Well, the song was featured there as well. But this time they released the lyrics. That’s like printing the lyrics to the Steam classic “Na Na Hey Hey (Kiss Him Goodbye)”.

But they did, and here they are. With a translation. I believe that this translation vindicates my above rant. Look at how pathetic this celebratory chant is.

Yub nub, eee chop yub nub,
Freedom, we got freedom
[Feel inspired yet?],

toe meet toe pee chee keene, g'noop dock fling oh ah.
and now that we can be free, c'mon and celebrate
[Kool and the Gang should sue.]

Yah wah, eee chop yah wah,
Power, we got power
[Clearly the little rodents didn’t learn anything from the Galactic Empire and are now obsessed with power. Will this power lust lead to an Ewok regime? Lucas was never clear on this.]

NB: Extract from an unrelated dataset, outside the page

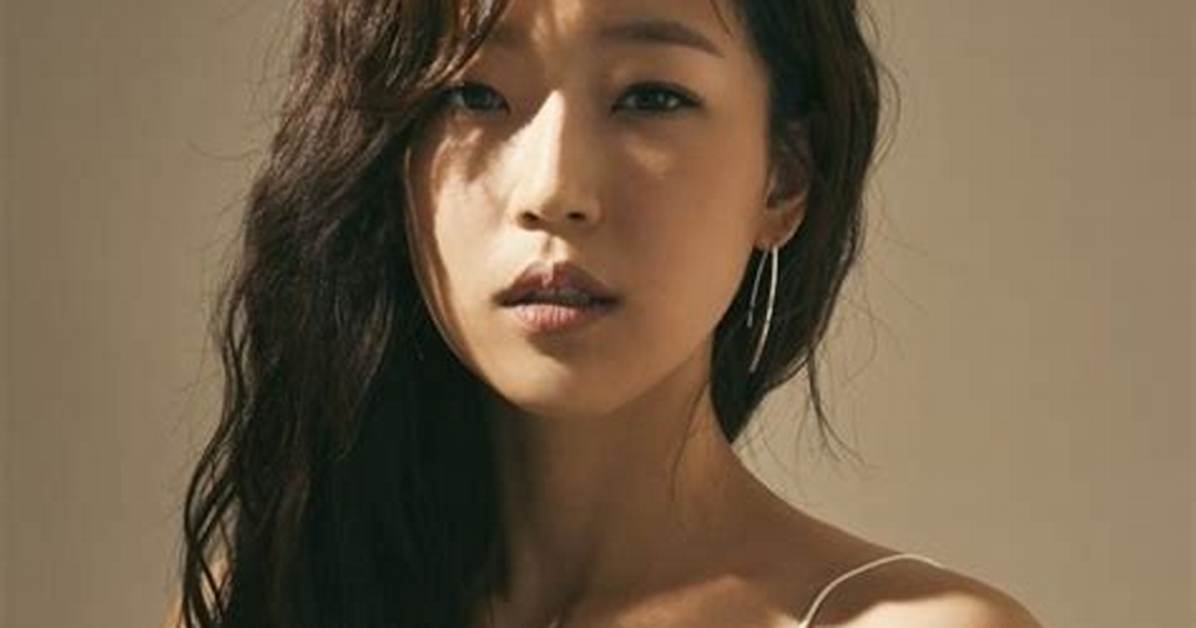 Jo Soo-Hyang Net Worth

toe meet toe pee chee keene, g'noop dock fling oh ah
and now that we can be free, c'mon and celebrate
[Repetition is the key to any great pop song. Even Ewok pop.]

Coat ee chah tu yub nub,
Celebrate the freedom
[Be thankful our forefathers didn’t have their song writers, otherwise we may be singing this crap on the Fourth of July.]

Coat ee chah tu yah wah,
Celebrate the power
[Oh yes. I feel the power. And it feels good. Let’s eviscerate Skywalker.]

Coat ee chah tu glo wah.
Celebrate the glory
[For thine is the power and the glory . . . yep. Stole this from a Catholic mass.]

allay loo ta nuv
celebrate the love
[Oh dear God, no.]

Glo wah, eee chop glo wah, ya glo wah pee chu nee foam,
Power, we got power, and now that we can be free
[I think we got the point.]

ah toot dee awe goon daa.
it's time to celebrate
[Celebrate Good Times, C’mon!]

Coat ee cha tu goo (Yub nub!)
Celebrate the light (Freedom!)
[No, reading this in the original Ewok, I’m pretty sure that it told me to celebrate the goo.]

coat ee cha tu doo (Yah wah!)
celebrate the might (Power!)
[Again with the power. What was the Ewoks’ true motivation here?]

coat ee cha tu too (ya chaa!)
celebrate the fight (Glory!)
[Now we’re learning something. Celebrate the fight. The Ewoks truly were a warlike culture. They weren’t cute and cuddly at all. Don’t turn your back on them, they may hack you off at the knees.]

allay loo tu nuv (3 times)
celebrate the love
[Three times? Wasn’t once enough?]

Glo wah, eee chop glo wah.
Glory, we found glory


Ya glow wah pee chu nee foam,
The power showed us the light
[The power showed us the light. Really. They’re starting to worry me. They started off cute and now they’re going all Lord of the Flies on us. And, honestly, no matter what language you speak, “Wah pee chu nee foam” is a sexual fetish.]

ah toot dee awe goon daa
and now we all live free
[Except, of course, those of us who actually have to hear this song]

allay loo tu nuv.
celebrate the love
[Insert waka chaka music here.]

I rest my case. I don’t care how big of a Star Wars fan you are, this song is crap and deserved to be purged from human thought.

But it won’t. Millennia from now, when the alien anthropologists arrive to study our long dead race, they’ll find a CD of this song and somehow deduce that this was the basis of our culture.

“No wonder they died,” one of them will conclude. “With music like this they probably longed for the great silence of death.”